(Part of a data file)
..............................

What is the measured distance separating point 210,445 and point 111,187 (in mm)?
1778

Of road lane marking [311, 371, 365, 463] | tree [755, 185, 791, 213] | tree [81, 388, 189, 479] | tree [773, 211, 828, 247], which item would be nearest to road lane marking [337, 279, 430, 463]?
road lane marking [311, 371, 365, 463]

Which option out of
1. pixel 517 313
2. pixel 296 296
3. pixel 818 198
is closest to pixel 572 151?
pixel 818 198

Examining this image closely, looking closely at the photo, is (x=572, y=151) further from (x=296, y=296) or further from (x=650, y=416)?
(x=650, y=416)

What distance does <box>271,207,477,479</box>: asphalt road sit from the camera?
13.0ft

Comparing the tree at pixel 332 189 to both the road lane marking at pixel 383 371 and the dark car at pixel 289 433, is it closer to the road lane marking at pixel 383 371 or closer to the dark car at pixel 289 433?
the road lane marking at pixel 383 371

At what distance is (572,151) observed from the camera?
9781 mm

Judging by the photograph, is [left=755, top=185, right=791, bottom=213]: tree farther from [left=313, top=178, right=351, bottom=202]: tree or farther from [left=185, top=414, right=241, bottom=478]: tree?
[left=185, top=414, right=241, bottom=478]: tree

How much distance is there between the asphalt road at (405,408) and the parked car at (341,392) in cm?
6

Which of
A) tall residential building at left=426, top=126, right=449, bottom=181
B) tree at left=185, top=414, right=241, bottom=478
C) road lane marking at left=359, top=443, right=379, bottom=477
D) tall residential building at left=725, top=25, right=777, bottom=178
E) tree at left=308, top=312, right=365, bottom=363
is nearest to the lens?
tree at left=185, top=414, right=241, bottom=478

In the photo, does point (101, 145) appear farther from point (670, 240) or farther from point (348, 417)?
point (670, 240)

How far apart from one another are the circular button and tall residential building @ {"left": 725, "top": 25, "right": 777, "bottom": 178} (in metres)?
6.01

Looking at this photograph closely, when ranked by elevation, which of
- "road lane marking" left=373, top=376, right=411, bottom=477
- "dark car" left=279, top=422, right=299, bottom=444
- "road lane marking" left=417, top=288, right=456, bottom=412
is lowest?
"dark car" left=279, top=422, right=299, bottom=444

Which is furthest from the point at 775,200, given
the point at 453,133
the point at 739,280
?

..............................

### Your goal
Write the lines out exactly, from the one with "How far apart" down to the last line of the listing, and leave out all others.

### Solution
How far apart from one another are the circular button and tall residential building @ {"left": 725, "top": 25, "right": 777, "bottom": 178} (in metres)?
6.01

Looking at this photograph closely, when ranked by elevation, which of
- "road lane marking" left=373, top=376, right=411, bottom=477
- "dark car" left=279, top=422, right=299, bottom=444
- "road lane marking" left=417, top=288, right=456, bottom=412
is lowest?
"dark car" left=279, top=422, right=299, bottom=444

Which is furthest from the point at 775,200, given
the point at 453,133
the point at 739,280
?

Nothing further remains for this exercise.